2. The method of claim 1, wherein the first data corresponds to residue data or a flag associated with the current block for the three-dimensional video decoding and the first data corresponds to pixel data or depth data of the current block for the three-dimensional video encoding.

3. The method of claim 2, wherein said applying inter-view predictive decoding comprises reconstructing the current block from the inter-view reference data, and said applying inter-view predictive encoding comprises generating the residue data or the flag associated with the current block.

4. The method of claim 3, wherein an inter-view Skip mode is signaled for the current block if motion information and the residue data are omitted.

5. The method of claim 3, wherein an interview Direct mode is signaled for the current block if motion information is omitted and the residue data is transmitted.

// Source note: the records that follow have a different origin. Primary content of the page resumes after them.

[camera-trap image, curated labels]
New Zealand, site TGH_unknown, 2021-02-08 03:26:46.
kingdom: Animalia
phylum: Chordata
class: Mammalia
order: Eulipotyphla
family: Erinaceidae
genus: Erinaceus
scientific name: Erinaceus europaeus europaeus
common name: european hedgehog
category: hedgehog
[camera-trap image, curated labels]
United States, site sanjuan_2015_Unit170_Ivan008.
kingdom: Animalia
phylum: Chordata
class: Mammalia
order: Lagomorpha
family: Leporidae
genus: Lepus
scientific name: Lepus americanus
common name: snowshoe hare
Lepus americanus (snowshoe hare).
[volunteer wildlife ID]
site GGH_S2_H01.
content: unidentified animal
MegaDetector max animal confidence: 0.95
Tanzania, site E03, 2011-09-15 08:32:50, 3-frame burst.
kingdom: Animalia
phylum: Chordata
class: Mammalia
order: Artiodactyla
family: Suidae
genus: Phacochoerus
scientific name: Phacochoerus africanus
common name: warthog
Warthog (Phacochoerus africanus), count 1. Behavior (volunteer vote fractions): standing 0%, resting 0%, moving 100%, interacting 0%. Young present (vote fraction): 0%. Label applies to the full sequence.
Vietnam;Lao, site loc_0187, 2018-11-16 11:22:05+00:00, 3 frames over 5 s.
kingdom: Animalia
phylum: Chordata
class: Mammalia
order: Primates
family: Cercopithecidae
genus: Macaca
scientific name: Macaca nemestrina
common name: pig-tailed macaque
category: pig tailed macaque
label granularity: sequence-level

6. The method of claim 1, wherein said partitioning the current block partitions the current block into rectangular shaped sub-blocks having a same first size, square shaped sub-blocks having a same second size, or arbitrary shaped sub-blocks.

7. The method of claim 6, wherein the square shaped sub-blocks correspond to 4×4 sub-blocks or 8×8 sub-blocks and indication of the 4×4 sub-blocks or the 8×8 sub-blocks is signaled in Sequence Parameter Set (SPS) of a bitstream associated with the three-dimensional video encoding or decoding.

8. The method of claim 6, wherein the square shaped sub-blocks correspond to n×n sub-blocks and n is signaled in a sequence level, a slice level, or a coding unit (CU) level of a bitstream associated with the three-dimensional video encoding or decoding, wherein n is an integer.

9. The method of claim 6, wherein sub-block size is equal to a specified smallest size of a motion compensation block.

10. The method of claim 1, wherein said partitioning the current block is based on object boundaries of a depth map associated with the current frame.

11. The method of claim 10, wherein said partitioning the current block is based on object boundaries of a collocated block in the depth map corresponding to the current block.

12. The method of claim 1, wherein the inter-view reference data for the current block is obtained from corresponding sub-blocks of the reference frame and the corresponding sub-blocks are determined based on the disparity vectors of the current sub-blocks.

13. The method of claim 12, wherein the disparity vectors of the current sub-blocks are determined based on depth values of collocated sub-blocks in a depth map corresponding to the current block.

14. The method of claim 13, wherein the depth values are obtained from the depth map coded in an encoder side, decoded in a decoder side, or estimated in both the encoder and the decoder sides.

15. The method of claim 13, wherein the disparity vectors of the current sub-blocks are determined based on average, maximum, minimum, or median of all depth values or partial depth values within the collocated sub-block in the depth map respectively.

16. The method of claim 12, wherein the disparity vectors of the current sub-blocks are obtained from neighboring disparity vectors associated with neighboring sub-blocks of the current block coded in an inter-view mode.

17. The method of claim 16, wherein a first disparity vector of a first current sub-block adjacent to at least one neighboring block coded in the inter-view mode is derived from the neighboring disparity vectors of said at least one neighboring sub-block.

18. The method of claim 17, wherein the first disparity vector of said first current sub-block is derived from maximum, minimum, average, or median of the neighboring disparity vectors of said at least one neighboring sub-block.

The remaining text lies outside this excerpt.